In the share purchase agreement excerpt, rename "Purchaser" as "Buyer" while rewriting the passage that begins at the words "WHEREAS, pursuant to" and stops after "such Seller’s Shares.".
───── Source text ─────
WHEREAS, pursuant to the terms and conditions of this Agreement, each Seller
desires to sell, and Purchaser desires to purchase, all of such Seller’s right,
title, and interest in and to such Seller’s Shares.

 

NOW, THEREFORE, in consideration of the covenants, promises and representations
set forth herein, and for other good and valuable consideration, the receipt and
sufficiency of which is hereby acknowledged, and intending to be legally bound
hereby, the parties agree as follows:

 

1.

Agreement to Purchase and Sell.

Subject to the terms and conditions of this Agreement, simultaneous with the
execution and delivery of this Agreement, each Seller shall sell, assign,
transfer, convey, and deliver to Purchaser, and Purchaser shall accept and
purchase, such Seller’s Shares and any and all rights in such Shares to which
such Seller is entitled, and by doing so such Seller shall be deemed to have
assigned all of his right, title and interest in and to such Seller’s Shares to
Purchaser.  Such sale of the Shares shall be evidenced by stock certificates,
duly endorsed in blank or accompanied by stock powers duly executed in blank or
other instruments of transfer in form and substance reasonably satisfactory to
the transfer agent of the Company.

 

2.

Consideration.
───── Information provided ─────
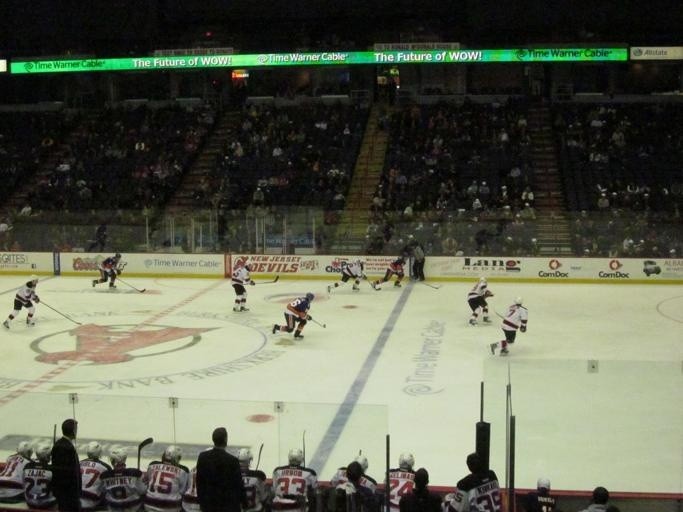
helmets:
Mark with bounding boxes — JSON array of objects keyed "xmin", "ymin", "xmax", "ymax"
[
  {"xmin": 307, "ymin": 293, "xmax": 314, "ymax": 300},
  {"xmin": 18, "ymin": 440, "xmax": 414, "ymax": 470},
  {"xmin": 480, "ymin": 278, "xmax": 487, "ymax": 289},
  {"xmin": 32, "ymin": 277, "xmax": 39, "ymax": 283}
]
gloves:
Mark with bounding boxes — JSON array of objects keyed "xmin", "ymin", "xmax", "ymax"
[
  {"xmin": 299, "ymin": 312, "xmax": 312, "ymax": 320},
  {"xmin": 250, "ymin": 281, "xmax": 255, "ymax": 285},
  {"xmin": 33, "ymin": 296, "xmax": 39, "ymax": 303},
  {"xmin": 484, "ymin": 290, "xmax": 491, "ymax": 297}
]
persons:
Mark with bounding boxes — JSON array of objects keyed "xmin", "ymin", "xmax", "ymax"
[
  {"xmin": 231, "ymin": 264, "xmax": 250, "ymax": 313},
  {"xmin": 489, "ymin": 296, "xmax": 529, "ymax": 354},
  {"xmin": 2, "ymin": 275, "xmax": 40, "ymax": 328},
  {"xmin": 272, "ymin": 292, "xmax": 314, "ymax": 339},
  {"xmin": 0, "ymin": 65, "xmax": 683, "ymax": 291},
  {"xmin": 0, "ymin": 416, "xmax": 620, "ymax": 512},
  {"xmin": 468, "ymin": 277, "xmax": 494, "ymax": 324}
]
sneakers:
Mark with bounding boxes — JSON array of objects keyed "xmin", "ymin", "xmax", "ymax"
[
  {"xmin": 501, "ymin": 348, "xmax": 508, "ymax": 354},
  {"xmin": 469, "ymin": 319, "xmax": 478, "ymax": 327},
  {"xmin": 239, "ymin": 307, "xmax": 249, "ymax": 312},
  {"xmin": 394, "ymin": 284, "xmax": 402, "ymax": 287},
  {"xmin": 233, "ymin": 307, "xmax": 241, "ymax": 312},
  {"xmin": 353, "ymin": 287, "xmax": 359, "ymax": 291},
  {"xmin": 374, "ymin": 281, "xmax": 379, "ymax": 289},
  {"xmin": 26, "ymin": 317, "xmax": 35, "ymax": 327},
  {"xmin": 109, "ymin": 283, "xmax": 116, "ymax": 288},
  {"xmin": 328, "ymin": 286, "xmax": 332, "ymax": 292},
  {"xmin": 294, "ymin": 330, "xmax": 303, "ymax": 339},
  {"xmin": 273, "ymin": 325, "xmax": 280, "ymax": 334},
  {"xmin": 483, "ymin": 317, "xmax": 492, "ymax": 323},
  {"xmin": 3, "ymin": 321, "xmax": 10, "ymax": 329},
  {"xmin": 490, "ymin": 344, "xmax": 498, "ymax": 355},
  {"xmin": 93, "ymin": 280, "xmax": 99, "ymax": 287}
]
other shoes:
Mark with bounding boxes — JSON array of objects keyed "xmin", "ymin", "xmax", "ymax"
[{"xmin": 414, "ymin": 277, "xmax": 425, "ymax": 281}]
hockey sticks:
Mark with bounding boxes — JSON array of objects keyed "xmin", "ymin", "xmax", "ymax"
─────
## Full response
WHEREAS, pursuant to the terms and conditions of this Agreement, each Seller
desires to sell, and Buyer desires to purchase, all of such Seller’s right,
title, and interest in and to such Seller’s Shares.